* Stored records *
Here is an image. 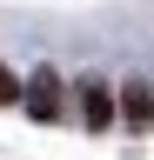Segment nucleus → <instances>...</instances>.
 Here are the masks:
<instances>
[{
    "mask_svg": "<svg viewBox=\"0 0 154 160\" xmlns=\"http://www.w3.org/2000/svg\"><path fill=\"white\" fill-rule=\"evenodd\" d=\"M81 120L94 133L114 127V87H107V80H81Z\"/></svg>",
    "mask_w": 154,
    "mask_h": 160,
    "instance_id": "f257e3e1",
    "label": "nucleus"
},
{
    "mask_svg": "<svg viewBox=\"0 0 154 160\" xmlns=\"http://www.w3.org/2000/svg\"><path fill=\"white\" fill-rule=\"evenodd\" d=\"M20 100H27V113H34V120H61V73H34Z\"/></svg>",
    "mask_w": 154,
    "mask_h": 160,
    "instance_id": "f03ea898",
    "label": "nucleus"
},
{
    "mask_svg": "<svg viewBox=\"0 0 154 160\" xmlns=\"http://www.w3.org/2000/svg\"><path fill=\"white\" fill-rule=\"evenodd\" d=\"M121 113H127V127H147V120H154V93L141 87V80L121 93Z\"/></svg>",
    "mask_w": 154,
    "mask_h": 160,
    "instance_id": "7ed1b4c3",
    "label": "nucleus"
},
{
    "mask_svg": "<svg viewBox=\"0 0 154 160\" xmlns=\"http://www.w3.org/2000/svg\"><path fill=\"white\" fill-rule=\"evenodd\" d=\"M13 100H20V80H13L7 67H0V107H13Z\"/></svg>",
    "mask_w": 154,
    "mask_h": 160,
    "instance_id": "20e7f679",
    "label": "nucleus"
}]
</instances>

* Description of the task *
Select every line of the listing above that contains the string "fill" and copy those lines out, treating uppercase and lowercase as different.

* Finished task *
    "mask_svg": "<svg viewBox=\"0 0 154 160\" xmlns=\"http://www.w3.org/2000/svg\"><path fill=\"white\" fill-rule=\"evenodd\" d=\"M81 120L94 133L114 127V87H107V80H81Z\"/></svg>",
    "mask_svg": "<svg viewBox=\"0 0 154 160\" xmlns=\"http://www.w3.org/2000/svg\"><path fill=\"white\" fill-rule=\"evenodd\" d=\"M20 100H27V113H34V120H61V73H34Z\"/></svg>",
    "mask_svg": "<svg viewBox=\"0 0 154 160\" xmlns=\"http://www.w3.org/2000/svg\"><path fill=\"white\" fill-rule=\"evenodd\" d=\"M121 113H127V127H147V120H154V93L141 87V80L121 93Z\"/></svg>",
    "mask_svg": "<svg viewBox=\"0 0 154 160\" xmlns=\"http://www.w3.org/2000/svg\"><path fill=\"white\" fill-rule=\"evenodd\" d=\"M13 100H20V80H13L7 67H0V107H13Z\"/></svg>",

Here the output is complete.